No doubt, also, Mancini had his reasons for the substitution, which will have been explained to Tevez afterwards.
But that doesn’t stop the media, the print press in particular, from suggesting that all isn’t well in the camp, though. Of course, City are the big story of the last few years, especially since the takeover from Sheikh Mansour, and critics will always point out the smallest of failings, linking them to the amount of money that has been (and, in the future, probably will be) spent.

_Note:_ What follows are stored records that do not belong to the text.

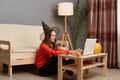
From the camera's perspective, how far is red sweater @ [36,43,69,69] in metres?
3.38

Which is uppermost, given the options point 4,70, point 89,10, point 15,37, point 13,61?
point 89,10

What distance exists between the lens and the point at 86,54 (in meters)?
3.17

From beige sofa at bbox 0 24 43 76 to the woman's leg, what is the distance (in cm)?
29

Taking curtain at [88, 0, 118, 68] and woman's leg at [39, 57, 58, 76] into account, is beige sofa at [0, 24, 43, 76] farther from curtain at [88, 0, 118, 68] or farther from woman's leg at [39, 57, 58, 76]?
curtain at [88, 0, 118, 68]

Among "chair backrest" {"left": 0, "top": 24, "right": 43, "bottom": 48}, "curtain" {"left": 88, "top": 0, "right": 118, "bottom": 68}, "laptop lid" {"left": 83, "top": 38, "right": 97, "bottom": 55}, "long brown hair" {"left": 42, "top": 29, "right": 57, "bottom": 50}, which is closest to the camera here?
"laptop lid" {"left": 83, "top": 38, "right": 97, "bottom": 55}

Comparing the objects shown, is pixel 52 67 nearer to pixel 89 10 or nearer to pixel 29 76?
pixel 29 76

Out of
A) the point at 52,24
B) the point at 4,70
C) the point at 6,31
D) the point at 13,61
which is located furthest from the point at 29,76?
the point at 52,24

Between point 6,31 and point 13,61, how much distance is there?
2.37 ft

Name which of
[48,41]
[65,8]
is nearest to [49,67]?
[48,41]

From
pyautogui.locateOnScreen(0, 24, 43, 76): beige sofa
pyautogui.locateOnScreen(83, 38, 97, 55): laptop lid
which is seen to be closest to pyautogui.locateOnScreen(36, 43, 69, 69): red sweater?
pyautogui.locateOnScreen(0, 24, 43, 76): beige sofa

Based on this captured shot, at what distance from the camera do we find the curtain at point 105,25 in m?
4.45

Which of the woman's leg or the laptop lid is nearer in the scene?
the laptop lid

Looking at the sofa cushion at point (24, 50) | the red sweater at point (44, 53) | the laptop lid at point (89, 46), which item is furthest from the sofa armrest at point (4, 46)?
the laptop lid at point (89, 46)

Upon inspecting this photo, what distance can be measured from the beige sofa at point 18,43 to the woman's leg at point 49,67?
0.95 feet
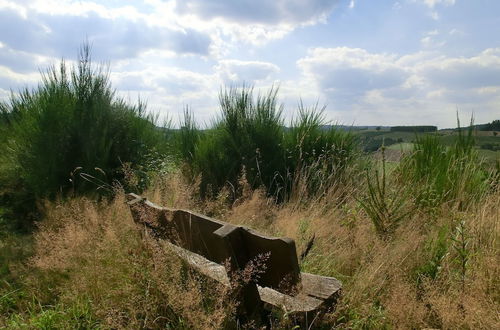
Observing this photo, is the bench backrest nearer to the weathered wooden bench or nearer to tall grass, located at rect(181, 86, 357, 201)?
the weathered wooden bench

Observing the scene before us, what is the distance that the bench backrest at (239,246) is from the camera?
1959 millimetres

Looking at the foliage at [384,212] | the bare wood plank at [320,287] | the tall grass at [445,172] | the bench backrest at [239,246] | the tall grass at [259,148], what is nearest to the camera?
the bench backrest at [239,246]

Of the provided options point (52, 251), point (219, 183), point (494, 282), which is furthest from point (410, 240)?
point (219, 183)

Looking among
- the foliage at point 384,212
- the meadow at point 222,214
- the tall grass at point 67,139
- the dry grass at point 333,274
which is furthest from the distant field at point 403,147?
the tall grass at point 67,139

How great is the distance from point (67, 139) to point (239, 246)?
4.87m

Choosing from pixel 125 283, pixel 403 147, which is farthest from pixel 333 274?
pixel 403 147

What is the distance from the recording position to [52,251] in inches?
123

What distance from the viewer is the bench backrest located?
1.96 meters

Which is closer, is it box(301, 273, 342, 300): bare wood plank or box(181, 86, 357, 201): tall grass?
box(301, 273, 342, 300): bare wood plank

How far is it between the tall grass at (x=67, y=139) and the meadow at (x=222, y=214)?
0.02 meters

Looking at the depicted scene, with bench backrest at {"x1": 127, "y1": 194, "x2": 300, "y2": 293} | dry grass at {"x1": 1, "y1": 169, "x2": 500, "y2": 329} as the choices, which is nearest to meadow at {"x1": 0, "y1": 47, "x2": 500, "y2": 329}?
dry grass at {"x1": 1, "y1": 169, "x2": 500, "y2": 329}

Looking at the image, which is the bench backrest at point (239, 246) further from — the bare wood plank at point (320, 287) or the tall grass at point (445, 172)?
the tall grass at point (445, 172)

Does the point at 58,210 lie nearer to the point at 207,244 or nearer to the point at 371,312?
the point at 207,244

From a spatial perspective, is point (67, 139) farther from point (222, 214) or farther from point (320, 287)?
point (320, 287)
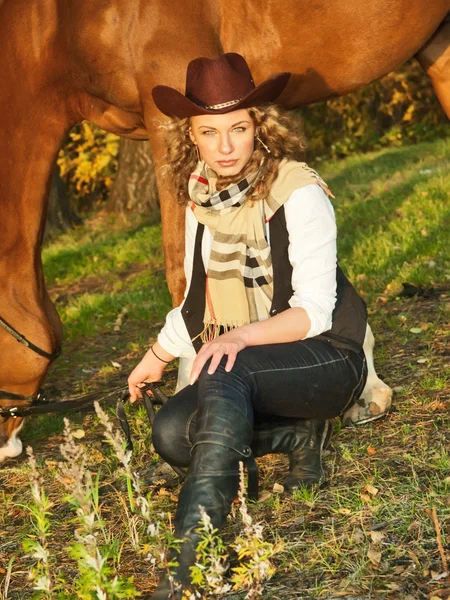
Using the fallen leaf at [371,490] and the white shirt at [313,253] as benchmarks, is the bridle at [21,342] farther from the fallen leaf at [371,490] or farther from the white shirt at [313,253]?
the fallen leaf at [371,490]

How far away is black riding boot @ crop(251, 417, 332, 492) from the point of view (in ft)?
10.0

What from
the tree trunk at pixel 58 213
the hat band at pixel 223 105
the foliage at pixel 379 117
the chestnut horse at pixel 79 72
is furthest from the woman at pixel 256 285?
the foliage at pixel 379 117

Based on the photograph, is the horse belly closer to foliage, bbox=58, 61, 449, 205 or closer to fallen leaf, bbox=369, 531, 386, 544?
fallen leaf, bbox=369, 531, 386, 544

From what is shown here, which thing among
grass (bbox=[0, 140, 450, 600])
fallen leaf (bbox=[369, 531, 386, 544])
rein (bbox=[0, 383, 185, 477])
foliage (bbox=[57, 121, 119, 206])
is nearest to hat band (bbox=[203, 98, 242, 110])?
rein (bbox=[0, 383, 185, 477])

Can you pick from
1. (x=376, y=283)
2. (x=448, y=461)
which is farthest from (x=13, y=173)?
(x=376, y=283)

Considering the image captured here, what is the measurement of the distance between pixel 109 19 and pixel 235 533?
7.05ft

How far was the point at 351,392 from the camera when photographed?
3039 mm

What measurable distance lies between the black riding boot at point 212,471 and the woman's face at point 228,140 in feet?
2.60

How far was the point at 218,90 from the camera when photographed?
2.90 meters

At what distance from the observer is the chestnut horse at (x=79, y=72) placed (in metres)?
3.77

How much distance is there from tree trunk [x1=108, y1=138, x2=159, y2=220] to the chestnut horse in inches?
229

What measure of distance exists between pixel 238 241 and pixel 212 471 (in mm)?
844

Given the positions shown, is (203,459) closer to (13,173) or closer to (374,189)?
(13,173)

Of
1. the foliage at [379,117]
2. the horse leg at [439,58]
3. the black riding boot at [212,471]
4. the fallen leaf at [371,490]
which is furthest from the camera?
the foliage at [379,117]
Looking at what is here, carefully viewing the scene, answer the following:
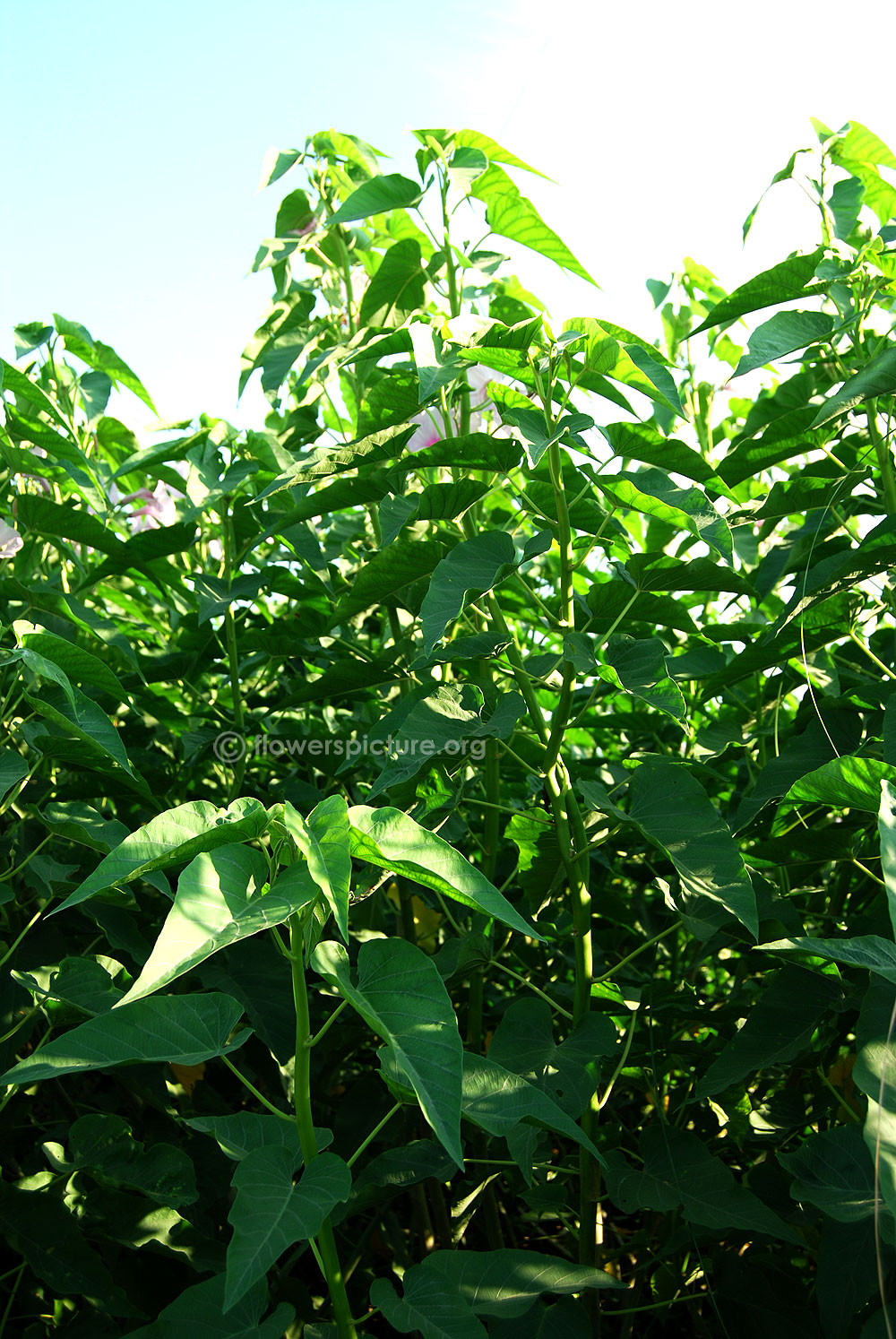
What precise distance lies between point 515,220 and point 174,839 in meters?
0.97

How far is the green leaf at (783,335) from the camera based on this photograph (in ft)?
3.51

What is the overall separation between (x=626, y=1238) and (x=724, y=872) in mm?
825

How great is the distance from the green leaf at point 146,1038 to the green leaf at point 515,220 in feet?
3.27

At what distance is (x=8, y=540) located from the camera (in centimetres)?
142

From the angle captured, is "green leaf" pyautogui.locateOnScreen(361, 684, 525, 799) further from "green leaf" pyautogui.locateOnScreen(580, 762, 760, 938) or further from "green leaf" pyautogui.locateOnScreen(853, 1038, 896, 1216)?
"green leaf" pyautogui.locateOnScreen(853, 1038, 896, 1216)

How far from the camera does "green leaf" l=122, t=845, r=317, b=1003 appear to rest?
54 cm

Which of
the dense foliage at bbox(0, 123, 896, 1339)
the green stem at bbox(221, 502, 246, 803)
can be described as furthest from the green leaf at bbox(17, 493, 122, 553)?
the green stem at bbox(221, 502, 246, 803)

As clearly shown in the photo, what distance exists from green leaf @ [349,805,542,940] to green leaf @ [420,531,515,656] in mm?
250

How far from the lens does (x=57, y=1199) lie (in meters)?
0.97

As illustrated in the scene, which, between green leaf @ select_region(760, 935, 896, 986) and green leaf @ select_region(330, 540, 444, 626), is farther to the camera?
green leaf @ select_region(330, 540, 444, 626)

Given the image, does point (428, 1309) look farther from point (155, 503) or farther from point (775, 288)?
point (155, 503)

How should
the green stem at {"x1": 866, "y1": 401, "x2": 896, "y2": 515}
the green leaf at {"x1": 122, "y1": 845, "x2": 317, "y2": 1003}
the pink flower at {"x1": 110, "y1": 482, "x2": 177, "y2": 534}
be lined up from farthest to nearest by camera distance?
the pink flower at {"x1": 110, "y1": 482, "x2": 177, "y2": 534}, the green stem at {"x1": 866, "y1": 401, "x2": 896, "y2": 515}, the green leaf at {"x1": 122, "y1": 845, "x2": 317, "y2": 1003}

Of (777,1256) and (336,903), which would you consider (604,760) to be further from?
(336,903)

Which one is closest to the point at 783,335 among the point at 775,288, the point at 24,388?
the point at 775,288
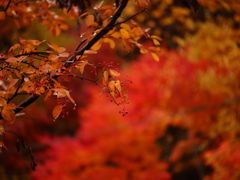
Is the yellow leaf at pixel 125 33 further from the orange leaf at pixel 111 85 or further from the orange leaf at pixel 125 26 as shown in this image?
the orange leaf at pixel 111 85

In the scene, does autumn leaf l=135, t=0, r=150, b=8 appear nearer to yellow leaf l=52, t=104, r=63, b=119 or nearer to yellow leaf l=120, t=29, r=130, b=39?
yellow leaf l=120, t=29, r=130, b=39

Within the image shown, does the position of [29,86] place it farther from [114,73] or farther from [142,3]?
[142,3]

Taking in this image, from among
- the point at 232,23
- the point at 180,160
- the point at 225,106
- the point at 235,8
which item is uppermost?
the point at 235,8

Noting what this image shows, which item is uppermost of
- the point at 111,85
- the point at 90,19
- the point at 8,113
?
the point at 90,19

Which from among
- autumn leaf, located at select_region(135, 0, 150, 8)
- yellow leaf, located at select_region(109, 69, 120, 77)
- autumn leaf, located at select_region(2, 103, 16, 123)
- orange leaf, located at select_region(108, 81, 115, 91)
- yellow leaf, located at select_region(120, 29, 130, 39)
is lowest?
orange leaf, located at select_region(108, 81, 115, 91)

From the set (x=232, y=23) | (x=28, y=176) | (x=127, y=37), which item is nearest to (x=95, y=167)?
(x=28, y=176)

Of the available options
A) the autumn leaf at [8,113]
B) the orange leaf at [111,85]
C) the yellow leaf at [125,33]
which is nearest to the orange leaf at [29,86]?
the autumn leaf at [8,113]

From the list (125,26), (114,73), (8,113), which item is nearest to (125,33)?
(125,26)

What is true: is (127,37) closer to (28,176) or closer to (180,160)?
(28,176)

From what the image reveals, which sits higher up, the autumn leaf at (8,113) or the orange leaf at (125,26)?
the autumn leaf at (8,113)

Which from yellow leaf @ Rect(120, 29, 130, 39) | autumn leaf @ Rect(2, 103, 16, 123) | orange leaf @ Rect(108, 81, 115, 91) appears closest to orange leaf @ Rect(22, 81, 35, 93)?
autumn leaf @ Rect(2, 103, 16, 123)

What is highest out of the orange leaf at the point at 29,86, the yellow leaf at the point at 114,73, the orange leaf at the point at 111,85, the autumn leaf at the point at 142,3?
the autumn leaf at the point at 142,3

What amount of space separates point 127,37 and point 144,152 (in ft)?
14.2

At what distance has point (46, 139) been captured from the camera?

Until City begin to win trophies, there will be snipes and asides from fans of other clubs, the press will always have grounds to criticise and City will be the topic of the moment, assuming the investment (both on and off the pitch – because a hefty amount has been put into the club behind the scenes) continues. The investment isn’t a magic key to success, but that doesn’t stop people from saying it is.
You’d be forgiven for thinking that City had asked Mike Ashley to do something silly, just to take the heat off for a while.
Like most City fans, I saw Tevez’s actions as positive. Probably down to my natural bias towards him and City, but, nevertheless, I think it was simply the frustration of someone who wanted to stay on the pitch and someone who would calm down within minutes. Nothing more.
Everybody who has played football has, at some point, been unhappy with their team’s manager or a fellow player, from the Premier League to the god awful Sunday League football matches that I play in (that can only loosely be termed ‘football’). Tevez wasn’t happy with Mancini for all of two minutes. Since then he’s done interviews to explain that their relationship is fine and, with City’s dependence on him and his status as club captain, he’s hardly going to be dropped for the match with Everton (when he’s back from suspension).
Nothing to see here, people. Move along.